### [Assignment]
Pictures don't belong in the copy; print all the records exactly.

### [Exercise inputs]
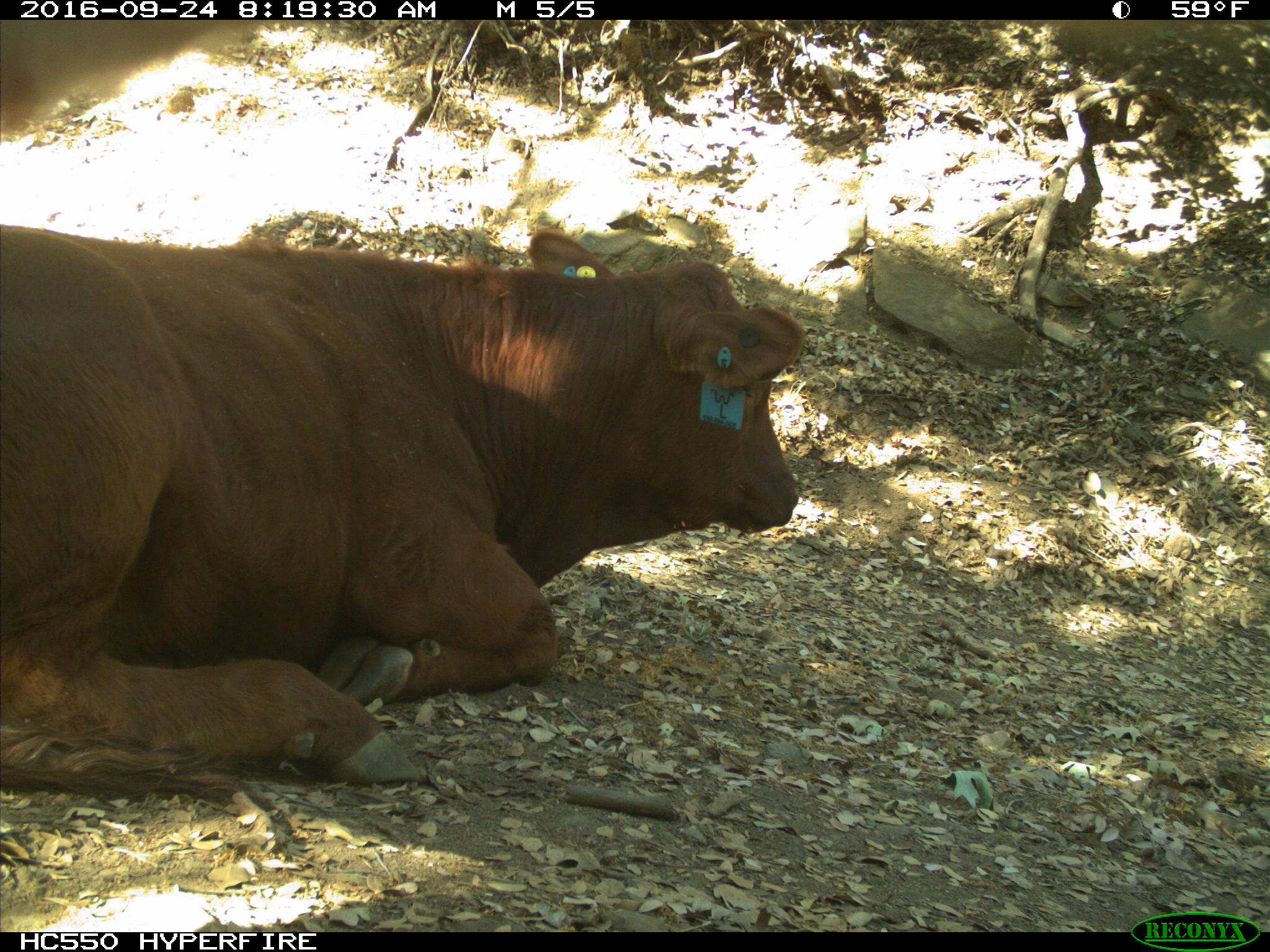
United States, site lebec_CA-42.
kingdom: Animalia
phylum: Chordata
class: Mammalia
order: Artiodactyla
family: Bovidae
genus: Bos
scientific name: Bos taurus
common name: domestic cow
Bos taurus (domestic cow).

### [Expected answer]
United States, site lebec_CA-42.
kingdom: Animalia
phylum: Chordata
class: Mammalia
order: Artiodactyla
family: Bovidae
genus: Bos
scientific name: Bos taurus
common name: domestic cow
Bos taurus (domestic cow).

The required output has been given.